Exercise text –
A festival was on Saturday outside the Geneseo Museum to mark “World UFO Day.”

The occasion, said Jim Gray, president of the museum at 907 Silver St., is to celebrate the unique collection of the owner of the residence-turned-museum dedicated to his belief in extra-terrestrials and their visits to Earth.

Dr. Elmer D. Janzen was a once celebrated native considered a bit of a genius, Gray said.

He was a chiropractor and practitioner of naturopathy, a licensed minister and a graduate of Moody Bible Institute of Chicago. He taught braille, was an auctioneer and a recognized ventriloquist.

He loved dogs, children and sharing his knowledge.

Gray, 72, recalls Janzen visiting his grade school to present a talk on astronomy – and his going into a lengthy presentation instead on UFOs and alien visitors.

“It was a meaningful night for me,” Gray said, recalling decades later his immediate fascination.

However, Janzen became less celebrated after that and a bit of an embarrassment to the community.

That didn’t deter Janzen’s beliefs, his effort to collect information and artifacts on the subject and to spread the message reportedly coming from the space visitors — that atomic testing by the U.S. was threatening to impact the world’s polarity and send ripples into the solar system.

eWhat first sparked Janzen’s interest in the subject, Gray said, was meeting a man from Nickerson named John W. Dean.

A teacher and auto mechanic, Dean believed extra-terrestrials were living among people on Earth and professed Christianity. He claimed at the time, in the late 1950s, that there were at least 10 of these beings living in Hutchinson, Gray said.

“The ones (extra-terrestrials) they had contact with were human in appearance, and they (the ETs) impressed upon them that they were very aware of the Christian faith and were believers in the same things, though they said we didn’t really understand the depth of what that meant,” Gray said.

Dean created a sign for people to put in the rear window of their vehicle — now displayed in the museum window — stating “Space Ships Welcome,” with what appears to be Cyrillic writing below the sentiment to make the beings feel welcome.

Dean took Janzen to a convention on extra-terrestrials in Mountain View, Mississippi, in 1957, where they met others, including Buck Nelson, who claimed to have been taken up into spaceships from Jupiter and Venus.

Janzen returned to the convention annually and began collecting original drawings from those individuals, detailing the ships. George Adamski, Dino Kraspedon of Brazil and Reinhold Schmidt drew the pictures.

Extracted records –
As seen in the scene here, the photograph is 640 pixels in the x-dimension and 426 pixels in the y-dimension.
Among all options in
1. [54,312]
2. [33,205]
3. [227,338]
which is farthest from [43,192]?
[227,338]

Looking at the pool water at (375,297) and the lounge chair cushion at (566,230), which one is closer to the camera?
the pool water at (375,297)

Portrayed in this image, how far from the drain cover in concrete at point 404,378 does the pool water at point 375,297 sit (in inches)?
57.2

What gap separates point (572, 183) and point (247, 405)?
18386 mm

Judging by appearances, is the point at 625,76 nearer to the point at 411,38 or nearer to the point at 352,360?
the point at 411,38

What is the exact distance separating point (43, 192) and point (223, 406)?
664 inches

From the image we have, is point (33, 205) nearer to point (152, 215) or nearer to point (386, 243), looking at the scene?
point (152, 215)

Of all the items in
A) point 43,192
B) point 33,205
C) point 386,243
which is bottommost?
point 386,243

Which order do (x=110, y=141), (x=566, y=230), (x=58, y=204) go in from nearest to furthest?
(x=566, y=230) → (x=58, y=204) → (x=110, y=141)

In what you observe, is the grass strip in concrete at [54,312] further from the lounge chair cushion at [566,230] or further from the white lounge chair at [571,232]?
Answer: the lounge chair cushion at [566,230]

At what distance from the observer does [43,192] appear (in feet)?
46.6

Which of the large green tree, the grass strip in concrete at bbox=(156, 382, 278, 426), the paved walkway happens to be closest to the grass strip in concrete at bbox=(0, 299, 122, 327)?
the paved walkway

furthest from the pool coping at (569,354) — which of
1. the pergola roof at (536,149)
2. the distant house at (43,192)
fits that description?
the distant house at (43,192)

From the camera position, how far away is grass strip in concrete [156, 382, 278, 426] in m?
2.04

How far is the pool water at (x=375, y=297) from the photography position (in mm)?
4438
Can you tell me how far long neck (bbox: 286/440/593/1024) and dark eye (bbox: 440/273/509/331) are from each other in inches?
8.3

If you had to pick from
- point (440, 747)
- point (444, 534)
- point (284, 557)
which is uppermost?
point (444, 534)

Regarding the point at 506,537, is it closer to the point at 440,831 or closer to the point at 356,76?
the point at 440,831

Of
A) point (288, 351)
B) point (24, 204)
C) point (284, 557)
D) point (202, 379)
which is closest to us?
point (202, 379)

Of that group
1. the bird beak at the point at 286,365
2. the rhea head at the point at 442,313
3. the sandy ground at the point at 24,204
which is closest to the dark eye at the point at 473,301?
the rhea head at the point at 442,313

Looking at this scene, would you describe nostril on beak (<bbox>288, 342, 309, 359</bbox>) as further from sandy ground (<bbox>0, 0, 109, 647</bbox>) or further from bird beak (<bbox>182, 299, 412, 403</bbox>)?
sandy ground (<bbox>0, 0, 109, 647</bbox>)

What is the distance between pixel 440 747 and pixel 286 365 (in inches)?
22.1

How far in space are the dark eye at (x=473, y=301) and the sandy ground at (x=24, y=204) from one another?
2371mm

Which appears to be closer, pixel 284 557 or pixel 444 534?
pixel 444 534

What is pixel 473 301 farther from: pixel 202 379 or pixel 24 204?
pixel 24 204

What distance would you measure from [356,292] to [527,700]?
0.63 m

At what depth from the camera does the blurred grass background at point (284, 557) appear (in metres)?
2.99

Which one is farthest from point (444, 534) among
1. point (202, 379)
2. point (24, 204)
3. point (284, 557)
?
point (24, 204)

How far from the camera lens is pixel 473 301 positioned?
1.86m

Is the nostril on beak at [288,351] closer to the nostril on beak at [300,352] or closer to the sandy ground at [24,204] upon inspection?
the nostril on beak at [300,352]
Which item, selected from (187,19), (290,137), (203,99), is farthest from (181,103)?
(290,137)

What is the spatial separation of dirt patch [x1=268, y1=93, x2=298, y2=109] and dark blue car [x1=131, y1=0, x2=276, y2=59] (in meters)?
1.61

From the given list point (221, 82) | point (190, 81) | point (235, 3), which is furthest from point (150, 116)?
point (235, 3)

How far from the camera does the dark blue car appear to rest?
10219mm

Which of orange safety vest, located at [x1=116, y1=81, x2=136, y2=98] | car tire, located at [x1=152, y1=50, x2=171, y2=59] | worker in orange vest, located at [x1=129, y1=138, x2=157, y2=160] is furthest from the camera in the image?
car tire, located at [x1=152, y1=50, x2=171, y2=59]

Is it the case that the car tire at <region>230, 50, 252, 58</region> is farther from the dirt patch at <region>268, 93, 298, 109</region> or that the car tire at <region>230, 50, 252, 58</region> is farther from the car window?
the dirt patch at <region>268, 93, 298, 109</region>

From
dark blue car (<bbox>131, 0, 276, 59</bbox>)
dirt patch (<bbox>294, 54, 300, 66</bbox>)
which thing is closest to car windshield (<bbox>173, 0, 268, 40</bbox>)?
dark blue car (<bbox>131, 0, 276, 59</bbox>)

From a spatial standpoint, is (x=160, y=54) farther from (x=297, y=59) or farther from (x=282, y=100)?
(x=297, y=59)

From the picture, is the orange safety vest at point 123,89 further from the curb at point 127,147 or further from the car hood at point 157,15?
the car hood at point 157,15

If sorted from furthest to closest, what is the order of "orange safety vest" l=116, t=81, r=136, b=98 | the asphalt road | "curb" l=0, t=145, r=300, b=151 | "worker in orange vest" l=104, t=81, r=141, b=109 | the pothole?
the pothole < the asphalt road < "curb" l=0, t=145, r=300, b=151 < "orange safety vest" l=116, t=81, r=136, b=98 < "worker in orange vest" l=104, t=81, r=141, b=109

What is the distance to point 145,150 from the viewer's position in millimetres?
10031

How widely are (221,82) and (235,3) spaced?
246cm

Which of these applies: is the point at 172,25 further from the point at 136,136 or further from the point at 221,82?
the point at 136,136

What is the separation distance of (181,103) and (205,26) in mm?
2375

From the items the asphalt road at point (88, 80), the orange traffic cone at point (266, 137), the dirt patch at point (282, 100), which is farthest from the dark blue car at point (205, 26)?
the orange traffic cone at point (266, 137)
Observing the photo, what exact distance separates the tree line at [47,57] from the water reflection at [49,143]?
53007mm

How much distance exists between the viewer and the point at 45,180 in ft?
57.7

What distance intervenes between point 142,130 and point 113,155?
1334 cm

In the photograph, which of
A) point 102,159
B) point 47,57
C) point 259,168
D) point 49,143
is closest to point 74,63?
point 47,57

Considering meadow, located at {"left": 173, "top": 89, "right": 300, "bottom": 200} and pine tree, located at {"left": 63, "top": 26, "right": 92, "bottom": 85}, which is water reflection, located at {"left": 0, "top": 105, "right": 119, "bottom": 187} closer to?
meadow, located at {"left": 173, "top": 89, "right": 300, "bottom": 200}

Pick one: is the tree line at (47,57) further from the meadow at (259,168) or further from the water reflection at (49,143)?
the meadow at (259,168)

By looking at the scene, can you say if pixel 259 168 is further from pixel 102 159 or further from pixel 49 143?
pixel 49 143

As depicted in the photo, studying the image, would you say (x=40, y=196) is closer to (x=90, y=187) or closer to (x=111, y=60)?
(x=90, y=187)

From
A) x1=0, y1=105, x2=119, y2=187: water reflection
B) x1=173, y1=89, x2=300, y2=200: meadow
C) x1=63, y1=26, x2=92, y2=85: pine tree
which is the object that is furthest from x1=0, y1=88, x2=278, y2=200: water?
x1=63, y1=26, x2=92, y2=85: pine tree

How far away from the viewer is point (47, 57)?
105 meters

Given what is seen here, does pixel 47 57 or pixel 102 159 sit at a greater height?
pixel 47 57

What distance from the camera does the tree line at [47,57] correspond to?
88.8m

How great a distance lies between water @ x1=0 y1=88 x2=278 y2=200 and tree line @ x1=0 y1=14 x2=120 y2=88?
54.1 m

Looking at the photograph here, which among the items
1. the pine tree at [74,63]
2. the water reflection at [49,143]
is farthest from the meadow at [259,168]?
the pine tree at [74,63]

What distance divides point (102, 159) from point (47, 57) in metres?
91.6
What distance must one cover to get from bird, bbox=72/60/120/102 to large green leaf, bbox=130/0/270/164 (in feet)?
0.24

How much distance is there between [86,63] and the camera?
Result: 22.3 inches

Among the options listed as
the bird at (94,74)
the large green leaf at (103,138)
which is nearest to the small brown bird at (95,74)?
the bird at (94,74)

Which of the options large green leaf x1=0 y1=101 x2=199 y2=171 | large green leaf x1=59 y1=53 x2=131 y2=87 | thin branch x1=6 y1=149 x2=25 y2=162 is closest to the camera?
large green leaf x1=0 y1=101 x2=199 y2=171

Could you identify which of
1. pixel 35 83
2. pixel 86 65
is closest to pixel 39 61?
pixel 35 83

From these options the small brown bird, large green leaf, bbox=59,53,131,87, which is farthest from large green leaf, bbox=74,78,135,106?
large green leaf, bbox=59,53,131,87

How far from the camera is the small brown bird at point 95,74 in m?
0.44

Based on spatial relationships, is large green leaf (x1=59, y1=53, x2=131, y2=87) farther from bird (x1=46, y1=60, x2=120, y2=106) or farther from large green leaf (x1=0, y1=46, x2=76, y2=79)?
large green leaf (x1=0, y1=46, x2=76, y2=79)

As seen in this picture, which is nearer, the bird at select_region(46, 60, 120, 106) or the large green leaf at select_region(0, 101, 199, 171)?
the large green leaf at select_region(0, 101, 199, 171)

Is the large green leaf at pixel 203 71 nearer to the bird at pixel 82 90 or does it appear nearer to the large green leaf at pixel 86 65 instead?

Directions –
- A) List every person named in the article about the Geneseo Museum's World UFO Day festival.
- B) Continue the article about the Geneseo Museum's World UFO Day festival from its final sentence.

Written answers –
- A) Jim Gray, Elmer D. Janzen, John W. Dean, Buck Nelson, George Adamski, Dino Kraspedon, Reinhold Schmidt

- B)
He also collected more than a dozen books and monographs written at the time on the subject, including some authored by Dean and Nelson.

Titles on display at the museum include Dean’s book, “Flying Saucers and Scriptures,” printed in 1964 by Vantage Press, and “Flying Saucers Up Close,” published in 1970.

“(Janzen) began giving slide programs around the country, with the original drawings,” Gray said.

Those drawings, newspaper clippings, photographs and books make up most of the collection in a room of the museum dedicated to UFOs.

They also have about 8,000 slides and many reel-to-reel recordings they are now having converted onto CDs.

The remainder of the museum displays artifacts from Janzen’s life and the community, including senior pictures and other memorabilia from the high school, which closed in 1980, and local war veterans information.

“Dr. Janzen’s original intent was to preserve the history of Geneseo, and then he began to display his collection there,” Gray said.

He never married, and he lived with his parents. When his mother died in 1964, he started creating the museum.

Other items on display include his ventriloquism dummies, a stuffed dog named Fritz that died in 1950 and another dog preserved with just its head and hide.

Janzen ran the museum from 1964 to 1976. When his health started failing, he donated the house and its contents to the city. He died in 1977.

“It (the museum) fell into disrepair,” Gray said. “In 2018, we reorganized and formed a new board to restore it. It’s a wonderful board, and they’ve done some great things.”

That included the decision to promote Janzen’s unique collection outside of the community.